To do: Please pull out everything from the start of the material down to the line containing "1695 centimetres", that line included, and reproduce those lines word for word.

Data supplied:

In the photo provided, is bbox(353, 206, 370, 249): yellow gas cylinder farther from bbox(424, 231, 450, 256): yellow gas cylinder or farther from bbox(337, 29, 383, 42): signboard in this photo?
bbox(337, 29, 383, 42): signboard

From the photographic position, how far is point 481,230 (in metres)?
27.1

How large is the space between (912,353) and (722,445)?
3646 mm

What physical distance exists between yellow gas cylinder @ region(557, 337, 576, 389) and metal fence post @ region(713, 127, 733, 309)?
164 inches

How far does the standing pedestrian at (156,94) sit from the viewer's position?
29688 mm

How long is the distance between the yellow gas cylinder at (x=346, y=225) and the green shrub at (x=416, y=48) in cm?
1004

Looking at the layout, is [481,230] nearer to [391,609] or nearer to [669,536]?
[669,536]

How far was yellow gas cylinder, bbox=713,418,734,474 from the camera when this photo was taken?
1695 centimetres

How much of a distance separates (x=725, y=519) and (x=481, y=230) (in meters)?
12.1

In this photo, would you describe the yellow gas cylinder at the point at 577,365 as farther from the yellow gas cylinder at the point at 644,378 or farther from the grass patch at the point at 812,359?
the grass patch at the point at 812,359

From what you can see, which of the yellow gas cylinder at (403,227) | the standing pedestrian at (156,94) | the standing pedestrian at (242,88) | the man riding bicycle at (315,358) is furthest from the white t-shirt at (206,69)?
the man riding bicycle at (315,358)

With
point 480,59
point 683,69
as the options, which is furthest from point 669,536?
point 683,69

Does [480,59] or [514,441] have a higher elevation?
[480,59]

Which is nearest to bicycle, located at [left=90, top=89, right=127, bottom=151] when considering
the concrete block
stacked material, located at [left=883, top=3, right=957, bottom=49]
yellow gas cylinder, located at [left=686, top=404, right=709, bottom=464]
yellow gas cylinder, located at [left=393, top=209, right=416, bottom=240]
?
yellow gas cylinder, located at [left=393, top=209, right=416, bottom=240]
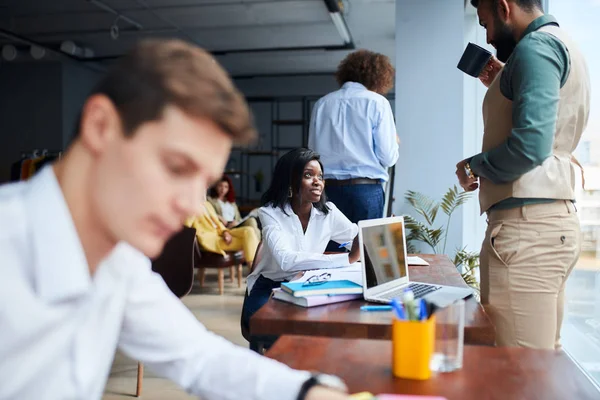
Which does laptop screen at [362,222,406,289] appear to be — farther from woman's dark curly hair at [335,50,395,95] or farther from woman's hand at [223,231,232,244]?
woman's hand at [223,231,232,244]

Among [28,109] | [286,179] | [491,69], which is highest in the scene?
[28,109]

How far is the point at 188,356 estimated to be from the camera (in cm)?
91

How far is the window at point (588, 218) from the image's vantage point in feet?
8.43

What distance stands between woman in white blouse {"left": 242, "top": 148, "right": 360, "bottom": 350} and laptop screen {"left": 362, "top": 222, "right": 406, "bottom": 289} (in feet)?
2.26

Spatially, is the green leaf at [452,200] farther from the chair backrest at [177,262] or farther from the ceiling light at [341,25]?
the ceiling light at [341,25]

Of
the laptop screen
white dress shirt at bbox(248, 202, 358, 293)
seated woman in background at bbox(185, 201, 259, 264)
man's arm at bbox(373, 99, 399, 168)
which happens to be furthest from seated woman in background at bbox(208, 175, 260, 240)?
the laptop screen

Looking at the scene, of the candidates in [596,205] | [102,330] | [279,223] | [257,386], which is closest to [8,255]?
[102,330]

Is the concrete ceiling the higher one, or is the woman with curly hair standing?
the concrete ceiling

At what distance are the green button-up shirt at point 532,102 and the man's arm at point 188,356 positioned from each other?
1.04 metres

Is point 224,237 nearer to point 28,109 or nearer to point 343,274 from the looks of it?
point 343,274

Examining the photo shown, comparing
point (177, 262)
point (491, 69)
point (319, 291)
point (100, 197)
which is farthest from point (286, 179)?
point (100, 197)

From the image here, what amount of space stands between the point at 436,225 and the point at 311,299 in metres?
3.44

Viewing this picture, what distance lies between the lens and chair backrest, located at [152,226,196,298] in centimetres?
331

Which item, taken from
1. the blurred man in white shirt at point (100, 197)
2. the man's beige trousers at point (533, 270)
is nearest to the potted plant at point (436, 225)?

Final answer:
In the photo provided, is bbox(353, 206, 370, 249): yellow gas cylinder farther from bbox(424, 231, 450, 256): yellow gas cylinder or farther from bbox(337, 29, 383, 42): signboard in this photo?
bbox(337, 29, 383, 42): signboard

From the photographic position, how far is point 481,230 (in metres)?
27.1

How large is the space between (912,353) and (722,445)?
3646 mm

What physical distance exists between yellow gas cylinder @ region(557, 337, 576, 389) and metal fence post @ region(713, 127, 733, 309)?
164 inches

How far does the standing pedestrian at (156,94) sit from the viewer's position?
29688 mm

How long is the distance between the yellow gas cylinder at (x=346, y=225) and the green shrub at (x=416, y=48) in cm?
1004

Looking at the layout, is [481,230] nearer to [391,609] or nearer to [669,536]?
[669,536]

How far was yellow gas cylinder, bbox=713,418,734,474 from the camera when this photo was taken?
1695 centimetres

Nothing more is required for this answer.